● Explore the material
[A] In the text on money tree care, how tall should the young stems be before you braid them?
[B] Update the money tree care text, beginning at the words "Does a money" and stopping after "braid them yourself.", with "garden centers" changed to "plant nurseries".
[C] Write what comes next in the text on money tree care, starting after its last sentence.

● Source text
──────

At the end of the article, find out how to braid a money tree that you grow from seeds or stems.

Money Tree Plant Problems

Despite your best efforts in caring for a money tree, there are certain problems that can affect these “good luck” house plants.

Money plant diseases

Root rot can affect money plants if the soil is too soggy or doesn’t drain properly. If you see signs of mold or the tree is losing its vibrancy, repot it and cut off any dead roots. Overwatering can also cause leaves to yellow or drop off.

Having yellow leaves is also a sign that your money plant is getting too much sun. If this is the case, move the plant into a bright spot but out of direct sunlight.

Money plant pests

Money plants such as Crassula ovata and Pachira aquatica can also be affected by mealybugs, spider mites, and scale insects.

To treat aphids, try showering the plant to remove the pests from the leaves. Or, you could try using neem oil as a natural insecticide.

Light spider-like webs on the underside of the leaves is a sign of spider mites. To remove these, thoroughly wash the plants and increase the humidity.

A sticky film on the leaves and brown bumps can be a sign of scale insects. A mixture of rubbing alcohol, soap, and water should be enough to remove these.

Money Tree Plant – Frequently Asked Questions

What else do you need to know about looking after your money tree? Here are the answers to questions frequently asked about money tree care.

Why are leaves falling off my money tree?

If your money plant is losing leaves, it is usually a sign of watering issues or too much direct sunlight. First of all, check the soil to make sure it’s not too dry or too damp. If that is not the problem, then move the plant to a shadier location.

Money tree leaves usually grow back fairly quickly when they are cared for in the proper environment.

Does a money tree plant braid itself?

Money plants that grow indoors have stems that twist easily but they don’t braid themselves. Growers braid the young flexible trunks to increase their ornamental value in landscaping or as a houseplant.

Braided money trees are also an important Feng Shui plant if you hope to invite wealth and prosperity into your life.

How to braid a money tree?

Many garden centers sell money trees that are already braided with between 2 and 8 stems. However, if you grow your own money trees, you can twist the stems to braid them yourself.

If you want to create an auspicious plant for your home, wait until the young stems are at least 14” (35 cm) tall before braiding. Gently twist the stems around each other to create a French plait. Stop when you get to a few inches below the leafy part of the stems. Gently secure the braided stems with some string.

──────

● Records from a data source
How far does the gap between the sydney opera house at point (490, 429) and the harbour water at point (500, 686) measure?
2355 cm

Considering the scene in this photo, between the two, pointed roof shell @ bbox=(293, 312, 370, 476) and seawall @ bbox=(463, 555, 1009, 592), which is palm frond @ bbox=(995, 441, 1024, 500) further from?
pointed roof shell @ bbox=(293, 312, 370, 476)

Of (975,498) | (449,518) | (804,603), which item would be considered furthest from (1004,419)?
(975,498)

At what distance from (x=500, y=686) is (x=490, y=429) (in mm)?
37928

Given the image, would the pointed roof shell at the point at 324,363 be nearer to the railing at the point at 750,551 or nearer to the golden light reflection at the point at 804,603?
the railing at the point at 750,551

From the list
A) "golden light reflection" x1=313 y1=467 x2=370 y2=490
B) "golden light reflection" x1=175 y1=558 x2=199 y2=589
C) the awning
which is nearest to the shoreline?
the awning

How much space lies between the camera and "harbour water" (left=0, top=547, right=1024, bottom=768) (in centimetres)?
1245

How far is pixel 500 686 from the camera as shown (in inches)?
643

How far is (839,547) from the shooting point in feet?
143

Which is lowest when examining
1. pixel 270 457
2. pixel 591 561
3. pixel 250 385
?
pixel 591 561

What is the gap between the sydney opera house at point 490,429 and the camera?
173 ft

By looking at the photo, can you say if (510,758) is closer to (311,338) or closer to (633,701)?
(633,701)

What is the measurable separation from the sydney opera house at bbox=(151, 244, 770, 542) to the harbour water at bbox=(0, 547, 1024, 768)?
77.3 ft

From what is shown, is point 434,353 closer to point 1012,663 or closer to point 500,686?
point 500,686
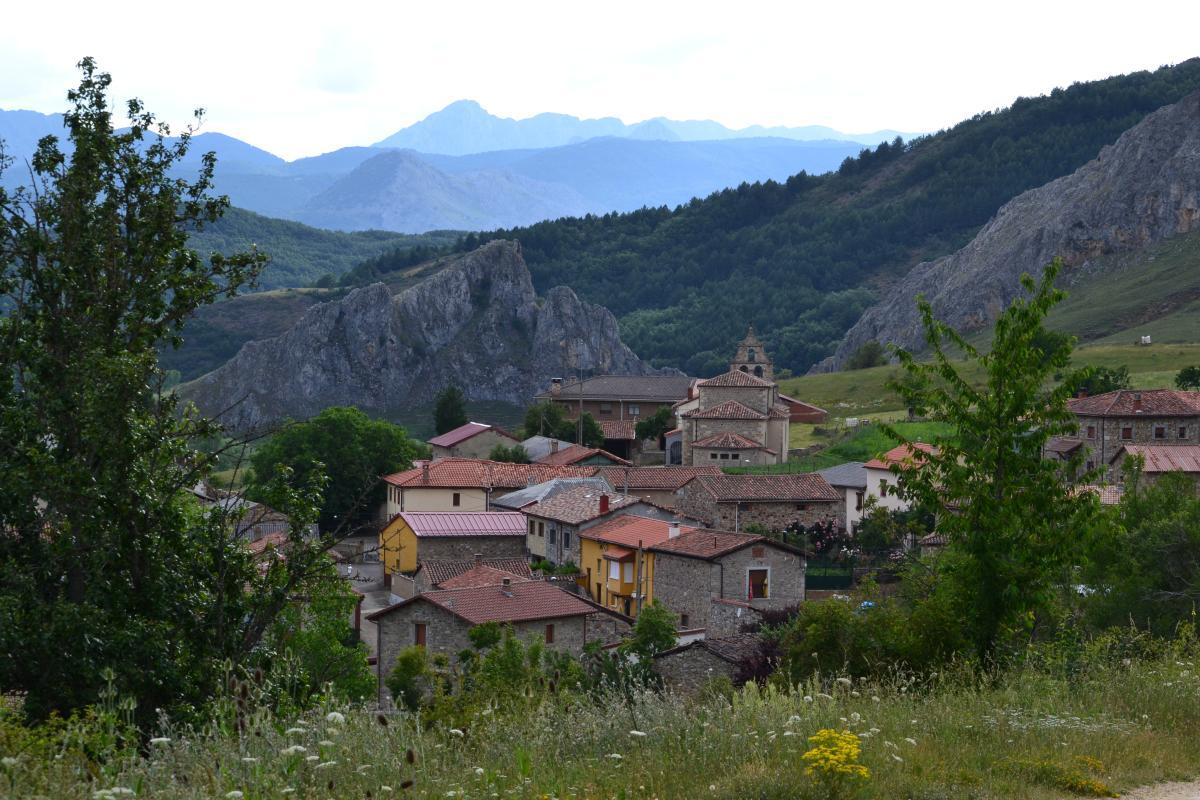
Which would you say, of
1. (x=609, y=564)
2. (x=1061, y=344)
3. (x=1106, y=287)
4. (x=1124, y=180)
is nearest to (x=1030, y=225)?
(x=1124, y=180)

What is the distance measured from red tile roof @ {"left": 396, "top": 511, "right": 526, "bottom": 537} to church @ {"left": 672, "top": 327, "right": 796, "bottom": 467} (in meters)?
16.4

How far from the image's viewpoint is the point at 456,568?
1567 inches

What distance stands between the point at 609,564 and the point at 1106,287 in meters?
105

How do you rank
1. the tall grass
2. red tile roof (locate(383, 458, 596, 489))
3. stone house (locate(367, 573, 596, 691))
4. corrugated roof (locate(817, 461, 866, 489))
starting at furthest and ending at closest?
red tile roof (locate(383, 458, 596, 489)), corrugated roof (locate(817, 461, 866, 489)), stone house (locate(367, 573, 596, 691)), the tall grass

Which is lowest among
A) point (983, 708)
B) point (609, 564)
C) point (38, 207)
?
point (609, 564)

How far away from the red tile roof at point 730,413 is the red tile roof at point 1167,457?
19.5 m

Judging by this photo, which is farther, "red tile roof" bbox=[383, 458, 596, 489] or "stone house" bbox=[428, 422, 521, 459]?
"stone house" bbox=[428, 422, 521, 459]

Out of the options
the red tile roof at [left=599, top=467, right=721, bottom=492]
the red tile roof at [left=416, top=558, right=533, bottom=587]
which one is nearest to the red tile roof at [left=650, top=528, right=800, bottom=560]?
the red tile roof at [left=416, top=558, right=533, bottom=587]

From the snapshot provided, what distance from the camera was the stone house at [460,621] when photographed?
30.4 metres

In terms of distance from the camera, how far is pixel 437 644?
30609 mm

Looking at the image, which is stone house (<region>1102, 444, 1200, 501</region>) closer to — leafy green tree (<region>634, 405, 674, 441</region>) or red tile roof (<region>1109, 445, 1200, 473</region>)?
red tile roof (<region>1109, 445, 1200, 473</region>)

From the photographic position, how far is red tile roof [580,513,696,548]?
40250 mm

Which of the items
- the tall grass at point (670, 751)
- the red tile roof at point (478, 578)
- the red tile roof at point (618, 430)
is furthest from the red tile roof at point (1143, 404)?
the tall grass at point (670, 751)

──────

● Written answers
[A] At least 14” (35 cm) tall.

[B]
Does a money tree plant braid itself?

Money plants that grow indoors have stems that twist easily but they don’t braid themselves. Growers braid the young flexible trunks to increase their ornamental value in landscaping or as a houseplant.

Braided money trees are also an important Feng Shui plant if you hope to invite wealth and prosperity into your life.

How to braid a money tree?

Many plant nurseries sell money trees that are already braided with between 2 and 8 stems. However, if you grow your own money trees, you can twist the stems to braid them yourself.

[C]
To give extra support to your ornamental braided tree, place stalks at either side and secure with string. After a few months, the braided trunk of the Pachira aquatica should be strong enough to stand on its own.

Where is the best place to place a money tree?

Money trees grow best in bright areas of your home where this is bright natural light and no direct sunlight. To care for your money tree, it is also important to keep the room temperature consistent and draft-free.

Feng Shui principles dictate that money trees be placed in “money areas” of the home or office. This should be in the southeast area to help encourage the most prosperity. Some followers of Feng Shui place money trees in the east part of their home to invite good health.

Are money trees poisonous?

Money trees are kept indoors to bring good luck to homes. Fortunately, money trees aren’t poisonous for humans. In fact, in tropical countries where Pachira aquatica trees grow outdoors, the nuts are roasted and have a flavor similar to chestnuts.

Unlike other money plants that are types of jade plants, the money tree (Pachira aquatica) isn’t toxic to pets. But according to some sources, cats may suffer some stomach upset if they consume the green leaves.

Can I grow my money tree outside?

Yes, you can. If you live in USDA zones 9b to 11, money trees can grow in pots beside your door entrance or on patios. Or, you can plant one in your garden where it gets partial shade and in a location that drains well.

Why is my money tree-top heavy?

This usually happens if there is too much leafy foliage on top of long stems. Try pruning back your money tree to make it more stable.